Home Depot stock retraces from it's all-time high of $439 recorded on November 25th, 2024. Closing at $410.71 on December 16th, the stock is down 1.5% on the day. Despite this drop, Home Depot has posted impressive YTD returns of 21.42%, though it trails the S&P 500's 27.34% gain during the same period. Over the past five years, Home Depot has delivered 116.41% return, surpassing the S&P 500’s 91.68%.
It is also privileged to have a forward dividend yield of 2.19%; in addition to regularly rising dividend payouts. However, the trailing P/E of 27.86 with a forward P/E of 25.97 has some investors wondering if it is actually the right time to jump in, or if the stock will pull back even further.
Home Depot continues to be a great force in the home improvement retail business since it is backed by a strong network of warehouses, competitive strengths, and brand image. Some of its revenue streams are growing at a slow pace due to a high interest rate environment but analysts are sanguine about its future especially given the Fed’s indication that it may cut rates.
Home Depot’s activity could also be benefited by potentially rising construction and home improvement at lower interest rates. In addition, the company acquired SRS Distribution which further strengthened its position, allowing better economies of scale and improved product distribution.
The payout from a dividend point of view may not be very large at 2.2% but the compounding track record for Home Depot has been impressive, up by 50% in last five years and 281% for the last ten years. Home Depot on average presents acceptable profit margin of 9.45% while the return on equity (ROE) is exceptionally high at 404.93%.

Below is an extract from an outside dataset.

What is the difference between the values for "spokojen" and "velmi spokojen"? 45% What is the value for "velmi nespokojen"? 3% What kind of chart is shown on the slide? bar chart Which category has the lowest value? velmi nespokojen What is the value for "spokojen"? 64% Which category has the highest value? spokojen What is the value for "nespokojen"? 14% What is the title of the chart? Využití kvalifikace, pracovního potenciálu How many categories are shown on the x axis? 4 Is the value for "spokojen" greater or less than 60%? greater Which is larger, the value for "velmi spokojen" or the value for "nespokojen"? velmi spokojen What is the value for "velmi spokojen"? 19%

While the long-term outlook appears promising, several short-term challenges could weigh on Home Depot’s stock performance. The current valuation, with a forward P/E of 25.97, is higher than its historical average, making it potentially expensive in a still-uncertain macroeconomic environment.

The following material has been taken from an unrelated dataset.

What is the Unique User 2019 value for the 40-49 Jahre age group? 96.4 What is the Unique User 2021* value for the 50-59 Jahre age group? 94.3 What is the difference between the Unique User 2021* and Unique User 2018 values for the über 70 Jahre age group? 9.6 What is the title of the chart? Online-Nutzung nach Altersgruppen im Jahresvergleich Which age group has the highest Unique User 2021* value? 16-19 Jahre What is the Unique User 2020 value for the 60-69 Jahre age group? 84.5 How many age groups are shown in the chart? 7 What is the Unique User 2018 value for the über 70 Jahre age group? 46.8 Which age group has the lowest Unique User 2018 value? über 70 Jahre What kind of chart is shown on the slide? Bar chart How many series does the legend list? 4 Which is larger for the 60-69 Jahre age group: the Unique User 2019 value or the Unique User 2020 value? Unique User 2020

Despite the Federal Reserve’s rate cuts, mortgage rates remain elevated, dampening housing market activity and consumer spending on home improvement projects. House prices are still high, and affordability remains a challenge for first-time buyers. Significant rate cuts may be necessary to stimulate the housing market meaningfully, and it’s unclear if or when such measures will occur.
Technically, Home Depot stock is now in a bearish trend as price pulls back from $439, the all-time high. Today its price is $410.71, which is a close, close to the first significant support level at $390. There can be a rebound at this level and push the stock price to its new high, if price shows some bullish signs from the level.
However if it goes below $390, then it may go down to $330, this being a much stronger support level which coincides with the historical rejections at the level.
These levels might be thought of as possible points to establish long-term investments by investors if there arises a buy confirmation. This is in view of the fact that the RSI has just shown that the stock is cooling off from overbought territory, therefore the next few trading sessions will be very crucial in the trend of the stock in the short run.
Long term investment case at Home Depot is quite attractive with HD continuing to exert its dominance within the industry, maintain a rock solid dividend policy and stand to benefit from the housing market recovery when it comes again. However, due to its current price to book value, coupled with near term fundamental and economic risks investors are waiting for a better entry point perhaps from the current support levels of $390 or $330.
For those with a long-term outlook and tolerance for short-term volatility, Home Depot’s consistent execution and solid fundamentals make it a worthwhile addition to a diversified portfolio. As the housing market stabilizes and interest rates normalize, the stock could outperform over the next five years.